Gadis Kuil menghentikan langkahnya dan menoleh tanya ke arah panggilan tersebut berasal.
"Tidak perlu terburu-buru. Saya tidak sedang dalam situasi genting atau semacamnya." Meski ekspresi si Gadis Penyihir tampak datar, ada segelumit kekhawatiran di baliknya, kekhawatiran akan hal buruk yang mungkin akan menimpa si Gadis Kuil apabila ia terburu-buru.
Gadis Kuil dapat menangkap dengan jelas kekhawatiran —dari sosok yang baru saja ditemuinya— tersebut. Ia mengangguk dengan patuh terhadap himbauan yang ia dapatkan. "Anda benar-benar orang yang baik, Nona. Saya harap Dewi Signa akan selalu memberikan perlindungannya di setiap petualangan anda." ucapnya sambil tersenyum lembut seraya meneruskan langkah yang sebelumnya terhenti.
"Memberikan... Perlindungannya..." gumam si Gadis Penyihir yang kini berdiri di depan Kuil Dewi Signa seorang diri.
Di tengah penantiannya, Gadis Penyihir pun memutuskan untuk kembali melanjutkan "lamunan petualangan"-nya.

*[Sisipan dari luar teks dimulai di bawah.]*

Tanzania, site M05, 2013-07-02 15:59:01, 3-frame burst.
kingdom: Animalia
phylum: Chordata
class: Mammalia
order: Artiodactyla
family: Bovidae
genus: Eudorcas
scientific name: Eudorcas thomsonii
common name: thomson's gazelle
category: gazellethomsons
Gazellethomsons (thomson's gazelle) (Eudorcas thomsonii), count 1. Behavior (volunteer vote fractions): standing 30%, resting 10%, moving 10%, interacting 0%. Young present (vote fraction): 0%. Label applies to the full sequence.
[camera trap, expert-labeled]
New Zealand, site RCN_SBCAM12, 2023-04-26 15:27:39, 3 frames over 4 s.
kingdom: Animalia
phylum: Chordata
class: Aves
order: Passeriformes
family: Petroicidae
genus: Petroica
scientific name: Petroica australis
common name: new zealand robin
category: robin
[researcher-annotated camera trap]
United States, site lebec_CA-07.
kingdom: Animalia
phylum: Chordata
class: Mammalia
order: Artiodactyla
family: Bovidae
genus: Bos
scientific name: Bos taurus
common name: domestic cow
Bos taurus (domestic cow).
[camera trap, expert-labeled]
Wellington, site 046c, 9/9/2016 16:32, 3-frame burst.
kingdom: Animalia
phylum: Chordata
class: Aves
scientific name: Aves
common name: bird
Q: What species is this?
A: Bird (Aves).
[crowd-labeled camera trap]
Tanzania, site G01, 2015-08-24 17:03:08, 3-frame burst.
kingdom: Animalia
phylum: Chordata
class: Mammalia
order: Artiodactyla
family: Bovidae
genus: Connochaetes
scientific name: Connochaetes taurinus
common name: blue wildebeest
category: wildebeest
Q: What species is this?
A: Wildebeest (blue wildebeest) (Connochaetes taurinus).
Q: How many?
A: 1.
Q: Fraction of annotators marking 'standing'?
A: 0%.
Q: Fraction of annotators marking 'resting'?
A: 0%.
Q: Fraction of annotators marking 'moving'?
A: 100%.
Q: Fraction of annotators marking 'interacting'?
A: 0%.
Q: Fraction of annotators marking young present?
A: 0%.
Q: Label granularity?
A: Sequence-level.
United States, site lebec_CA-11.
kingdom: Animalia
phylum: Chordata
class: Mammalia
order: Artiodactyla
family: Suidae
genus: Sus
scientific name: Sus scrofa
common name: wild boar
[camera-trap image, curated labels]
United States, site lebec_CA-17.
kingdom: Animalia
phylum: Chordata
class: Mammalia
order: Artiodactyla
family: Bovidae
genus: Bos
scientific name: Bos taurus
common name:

Dan sekali lagi, tanpa sadar dan tak terasa...
"Ini dia dua botol Holy Water-nya, Nona." ucap Gadis Kuil yang kini sudah berada tepat di depan si Gadis Penyihir.
"I-iya." Dengan kikuk si Gadis Penyihir menerima barang beliannya tersebut.
Bersamaan dengan lamunannya yang buyar, fokus si Gadis Penyihir kini teralihkan ke kedua buah botol Holy Water yang berada di tangannya. "Waaah..." ucapnya terkagum dengan tanpa ia sadari.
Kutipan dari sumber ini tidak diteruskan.